Supreme Court affirms ruling that Tim Eyman’s I-1366 is unconstitutional in its entirety

In the Courts

This morning, the Washington State Supreme Court ruled unanimously that Tim Eyman’s I-1366 is unconstitutional, affirming King County Superior Court Judge William Downing’s January ruling striking down the initiative as null and void in its entirety. Six justices signed the majority opinion, authored by Chief Justice Barbara Madsen, while the remaining three justices signed a concurring opinion authored by Associate Justice Steven González.

No further appeal is possible, so today’s verdict means that I-1366 is dead.

I-1366, narrowly approved by a fewer than twenty percent of the state’s registered voters last November, attempted to coerce legislators into passing a constitutional amendment to permanently require a two-thirds vote to raise revenue.

In the event lawmakers refused to vote for Eyman’s desired amendment by April 15th, 2016, the sales tax would have been cut by about 15%, depriving Washington’s public services of a whopping $8 billion over six years.

However, I-1366’s sales tax cut was never implemented because the initiative was found to be unconstitutional by Judge Downing. With that decision now affirmed, I-1366 is no longer a threat to Washington’s people or future.

“We are elated by today’s ruling,” said Northwest Progressive Institute founder and Executive Director Andrew Villeneuve, who has been organizing opposition to Tim Eyman initiatives for more than fourteen years.

“This is truly a great moment for our beloved state. Today, one of the most destructive Eyman initiatives of all time has been finally sent to the graveyard of Washington politics by a united Supreme Court. Our popularly-elected Justices stood up for us and upheld our Constitution, safeguarding our tradition of majority rule and putting a stop to Tim Eyman’s outrageous abuse of the initiative power.”
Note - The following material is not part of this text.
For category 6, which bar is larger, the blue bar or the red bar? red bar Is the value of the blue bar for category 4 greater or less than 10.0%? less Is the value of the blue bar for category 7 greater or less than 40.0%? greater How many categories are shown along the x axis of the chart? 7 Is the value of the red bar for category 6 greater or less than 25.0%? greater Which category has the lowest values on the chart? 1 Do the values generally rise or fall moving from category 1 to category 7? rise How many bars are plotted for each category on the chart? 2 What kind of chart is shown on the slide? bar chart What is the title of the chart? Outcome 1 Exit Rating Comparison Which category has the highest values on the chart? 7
“All of us at NPI extend our deepest thanks to Paul Lawrence and the team at Pacifica Law Group that represented our courageous and dedicated friends Reuven Carlyle, David Frockt, Paul Bell, Eden Mack, Tony Lee, Angela Bartels, Jerry Reilly, and the League of Women Voters of Washington in this important case. They were outstanding, and they brought the best case we believe could possibly have been brought against this awful initiative, all but guaranteeing it would be thrown out.”
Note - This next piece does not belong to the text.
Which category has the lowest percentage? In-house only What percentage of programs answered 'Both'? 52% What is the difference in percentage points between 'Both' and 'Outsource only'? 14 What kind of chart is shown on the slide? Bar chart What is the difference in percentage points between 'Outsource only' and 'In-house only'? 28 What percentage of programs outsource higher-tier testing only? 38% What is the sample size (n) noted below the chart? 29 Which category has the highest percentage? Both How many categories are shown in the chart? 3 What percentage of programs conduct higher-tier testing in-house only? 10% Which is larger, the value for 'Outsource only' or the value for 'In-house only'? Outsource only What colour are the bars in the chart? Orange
“We look forward to celebrating this victory with our tireless supporters, who have kept us going through thick and thin.”

An updated version of Tim Eyman’s Failure Chart, documenting the long list of Eyman initiatives that have either failed to make the ballot, been defeated by voters, or struck down as unconstitutional may be viewed here.

Statement on Judge Downing’s decision in Lee v. State

In the Courts

This morning, King County Judge William Downing ruled that Tim Eyman’s Initiative 1366 is void in its entirety because it violates multiple provisions of the Washington State Constitution.

Northwest Progressive Institute and Permanent Defense founder Andrew Villeneuve released the following statement in response to the decision.

“We’re thrilled with today’s decision by Judge Downing striking down Tim Eyman’s unconstitutional I-1366,” said Villeneuve. “Judge Downing correctly concluded that I-1366 could not stand because it violates Articles II and XXIII of our Constitution, as we have said all along. Our courts have a responsibility to protect our plan of government from destructive, malicious schemes like Initiative 1366. This decision is a landmark victory for majority rule and for the rule of law.”

“We extend our profound thanks to Paul Lawrence at the team at Pacifica Law Group for ably representing plaintiffs Tony Lee, Angela Bartels, Eden Mack, Reuven Carlyle, David Frockt, Paul Bell, Jerry Reilly, and the League of Women Voters in this case.”

“The legal challenge against Initiative 1366 isn’t over yet. We expect the state and sponsors to appeal this ruling immediately to the Washington State Supreme Court. We are confident that Judge Downing’s well-reasoned decision will be upheld on appeal by the nine justices of our highest court.”